In fact, I noticed Holumbus.
You say that "With the help of this library it is possible to build
Erlang-Style mailboxes", but how would you solve the issue of static typing?
Besides, Holumbus depends on package 'unix', preventing it from being used
on non-unix platforms.
2010/7/26 Stefan Schmidt
Hi,
I don't know if this solves your problem, but maybe you should take a look at the Holumbus-Distribution package:
http://hackage.haskell.org/package/Holumbus-Distribution
I've build this library because I needed a simple way to transfer messages between two haskell processes or threads.The current code can be found under
Holumbus.Distribution.*
especially the DNode and the DStreamPort modules.
The modules located under Holumbus.Network are deprecated.
Best Regards,
Stefan

Hi Yves,
You say that "With the help of this library it is possible to build Erlang-Style mailboxes", but how would you solve the issue of static typing?
this wasn't an issue for me because I wanted as much type checking as possible. In many implementations, you have an implicit contract between the sender and the receiver process.

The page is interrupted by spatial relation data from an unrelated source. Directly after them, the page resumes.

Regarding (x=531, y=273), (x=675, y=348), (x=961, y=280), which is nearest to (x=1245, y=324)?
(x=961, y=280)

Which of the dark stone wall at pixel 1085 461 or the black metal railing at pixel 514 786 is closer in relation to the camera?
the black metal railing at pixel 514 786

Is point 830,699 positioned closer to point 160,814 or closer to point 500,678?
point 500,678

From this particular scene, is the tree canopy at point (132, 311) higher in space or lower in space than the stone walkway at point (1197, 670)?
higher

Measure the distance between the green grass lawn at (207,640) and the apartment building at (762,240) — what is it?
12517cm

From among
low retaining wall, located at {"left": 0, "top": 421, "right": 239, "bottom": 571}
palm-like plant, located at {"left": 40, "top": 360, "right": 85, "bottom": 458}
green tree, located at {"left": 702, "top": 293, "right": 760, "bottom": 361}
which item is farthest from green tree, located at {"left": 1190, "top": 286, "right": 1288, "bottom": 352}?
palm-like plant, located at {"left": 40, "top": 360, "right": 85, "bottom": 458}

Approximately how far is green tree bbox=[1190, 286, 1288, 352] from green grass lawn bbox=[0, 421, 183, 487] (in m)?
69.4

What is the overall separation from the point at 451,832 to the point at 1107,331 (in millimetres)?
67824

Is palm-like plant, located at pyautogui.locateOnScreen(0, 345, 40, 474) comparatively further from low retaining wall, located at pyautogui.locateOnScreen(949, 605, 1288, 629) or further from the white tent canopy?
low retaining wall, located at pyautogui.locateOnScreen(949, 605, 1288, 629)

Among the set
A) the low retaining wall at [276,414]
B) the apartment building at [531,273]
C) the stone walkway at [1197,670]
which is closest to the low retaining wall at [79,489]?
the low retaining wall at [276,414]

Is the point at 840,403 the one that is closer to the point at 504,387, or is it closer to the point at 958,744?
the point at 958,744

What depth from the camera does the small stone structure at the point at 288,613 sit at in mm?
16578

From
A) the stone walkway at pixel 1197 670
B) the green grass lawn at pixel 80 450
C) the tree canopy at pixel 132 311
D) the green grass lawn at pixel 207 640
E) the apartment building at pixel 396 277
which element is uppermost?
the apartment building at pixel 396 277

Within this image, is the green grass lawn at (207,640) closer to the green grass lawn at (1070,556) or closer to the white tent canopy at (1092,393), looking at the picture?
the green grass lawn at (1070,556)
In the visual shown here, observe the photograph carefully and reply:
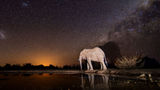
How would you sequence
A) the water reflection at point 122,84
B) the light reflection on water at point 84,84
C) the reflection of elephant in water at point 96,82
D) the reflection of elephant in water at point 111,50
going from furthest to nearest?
the reflection of elephant in water at point 111,50, the reflection of elephant in water at point 96,82, the light reflection on water at point 84,84, the water reflection at point 122,84

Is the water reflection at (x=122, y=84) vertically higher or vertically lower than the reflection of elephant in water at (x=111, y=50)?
lower

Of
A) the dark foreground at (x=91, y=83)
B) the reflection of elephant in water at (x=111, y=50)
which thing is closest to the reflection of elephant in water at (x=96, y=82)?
the dark foreground at (x=91, y=83)

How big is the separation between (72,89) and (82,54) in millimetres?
19268

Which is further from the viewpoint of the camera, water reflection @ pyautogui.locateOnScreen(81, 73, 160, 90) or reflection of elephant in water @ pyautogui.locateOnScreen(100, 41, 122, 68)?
reflection of elephant in water @ pyautogui.locateOnScreen(100, 41, 122, 68)

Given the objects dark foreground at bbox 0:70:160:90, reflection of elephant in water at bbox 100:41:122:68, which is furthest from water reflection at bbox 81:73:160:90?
reflection of elephant in water at bbox 100:41:122:68

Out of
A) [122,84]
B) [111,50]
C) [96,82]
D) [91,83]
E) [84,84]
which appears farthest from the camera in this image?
[111,50]

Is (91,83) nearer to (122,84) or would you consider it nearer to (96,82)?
(96,82)

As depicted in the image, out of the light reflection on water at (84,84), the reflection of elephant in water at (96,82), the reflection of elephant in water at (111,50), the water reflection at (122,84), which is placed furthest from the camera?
the reflection of elephant in water at (111,50)

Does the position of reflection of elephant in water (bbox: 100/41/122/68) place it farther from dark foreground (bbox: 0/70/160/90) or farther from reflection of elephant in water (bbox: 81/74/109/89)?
reflection of elephant in water (bbox: 81/74/109/89)

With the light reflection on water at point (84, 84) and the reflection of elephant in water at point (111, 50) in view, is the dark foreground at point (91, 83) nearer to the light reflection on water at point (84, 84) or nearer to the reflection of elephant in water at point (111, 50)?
the light reflection on water at point (84, 84)

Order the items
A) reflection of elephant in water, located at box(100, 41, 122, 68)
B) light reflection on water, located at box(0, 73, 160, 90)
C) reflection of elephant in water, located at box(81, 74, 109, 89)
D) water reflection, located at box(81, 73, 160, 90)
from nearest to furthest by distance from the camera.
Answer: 1. water reflection, located at box(81, 73, 160, 90)
2. light reflection on water, located at box(0, 73, 160, 90)
3. reflection of elephant in water, located at box(81, 74, 109, 89)
4. reflection of elephant in water, located at box(100, 41, 122, 68)

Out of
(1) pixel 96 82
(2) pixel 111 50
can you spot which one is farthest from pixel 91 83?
(2) pixel 111 50

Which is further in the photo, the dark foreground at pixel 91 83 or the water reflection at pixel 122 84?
the dark foreground at pixel 91 83

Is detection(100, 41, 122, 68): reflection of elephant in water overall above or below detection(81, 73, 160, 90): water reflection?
above
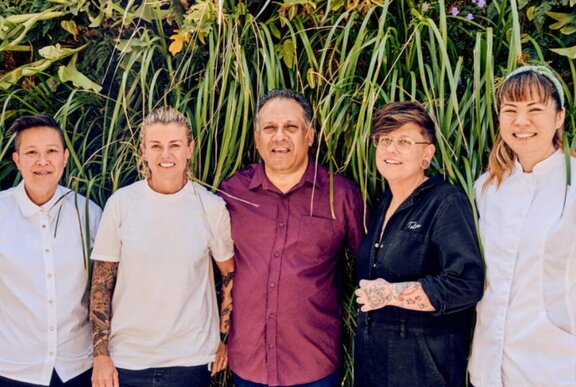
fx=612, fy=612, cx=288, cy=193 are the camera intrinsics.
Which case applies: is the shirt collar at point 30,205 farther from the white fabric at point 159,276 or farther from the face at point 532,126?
the face at point 532,126

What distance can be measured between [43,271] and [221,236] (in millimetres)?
715

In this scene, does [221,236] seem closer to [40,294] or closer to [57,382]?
[40,294]

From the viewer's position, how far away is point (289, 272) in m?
2.46

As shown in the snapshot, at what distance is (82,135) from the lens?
2918 mm

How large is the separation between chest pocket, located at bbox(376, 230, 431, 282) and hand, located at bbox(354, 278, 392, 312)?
7cm

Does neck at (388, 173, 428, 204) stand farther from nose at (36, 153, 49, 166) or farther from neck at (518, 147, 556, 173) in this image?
nose at (36, 153, 49, 166)

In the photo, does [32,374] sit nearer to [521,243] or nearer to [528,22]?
[521,243]

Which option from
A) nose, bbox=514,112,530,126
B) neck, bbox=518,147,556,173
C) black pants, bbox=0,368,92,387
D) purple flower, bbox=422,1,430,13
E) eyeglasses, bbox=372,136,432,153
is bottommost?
black pants, bbox=0,368,92,387

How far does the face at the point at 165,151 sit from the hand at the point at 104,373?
74 centimetres

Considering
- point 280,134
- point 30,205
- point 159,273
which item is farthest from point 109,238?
point 280,134

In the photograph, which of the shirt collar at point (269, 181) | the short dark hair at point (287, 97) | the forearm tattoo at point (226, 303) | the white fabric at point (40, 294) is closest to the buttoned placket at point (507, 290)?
the shirt collar at point (269, 181)

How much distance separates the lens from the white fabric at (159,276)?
7.90 feet

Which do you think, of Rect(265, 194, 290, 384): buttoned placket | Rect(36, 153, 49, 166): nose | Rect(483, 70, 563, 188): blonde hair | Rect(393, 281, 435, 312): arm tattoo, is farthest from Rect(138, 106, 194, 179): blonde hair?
Rect(483, 70, 563, 188): blonde hair

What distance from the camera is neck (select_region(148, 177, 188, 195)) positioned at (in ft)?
8.23
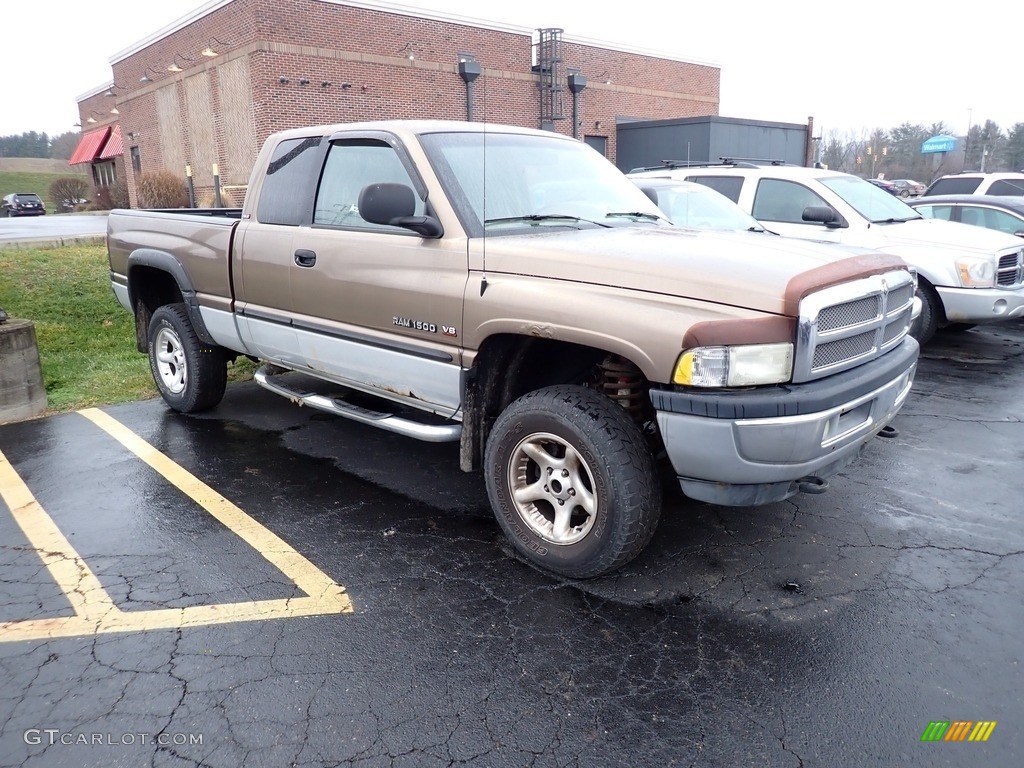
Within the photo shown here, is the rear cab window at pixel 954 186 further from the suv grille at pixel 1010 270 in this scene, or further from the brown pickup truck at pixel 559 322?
the brown pickup truck at pixel 559 322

In this case, the contract is explicit and the compiler can tell me if I'm trying to send or receive "wrong" data.
Besides, Holumbus depends on package 'unix', preventing it from being used on non-unix platforms.
Oh... hmm, I think, the unix-package is only needed for the console-modules. The distribution modules should not need them, but I may be wrong. I don't have access to proprietary plattforms, but I think about splitting the distribution package and extract the communication modules. Stefan

On Tue, Jul 27, 2010 at 5:27 AM, Stefan Schmidt < stefanschmidt42@googlemail.com> wrote:
Hi Yves,
You say that "With the help of this library it is possible to build Erlang-Style mailboxes", but how would you solve the issue of static typing?
this wasn't an issue for me because I wanted as much type checking as possible. In many implementations, you have an implicit contract between the sender and the receiver process. In this case, the contract is explicit and the compiler can tell me if I'm trying to send or receive "wrong" data.
I've found that I like Erlang's pattern matching for sorting through different kinds of data payloads, but that I prefer to use typed data channels per Limbo, Go, Plan 9's thread and messaging libraries etc. I've often wanted an Erlang with static typing to get this capability.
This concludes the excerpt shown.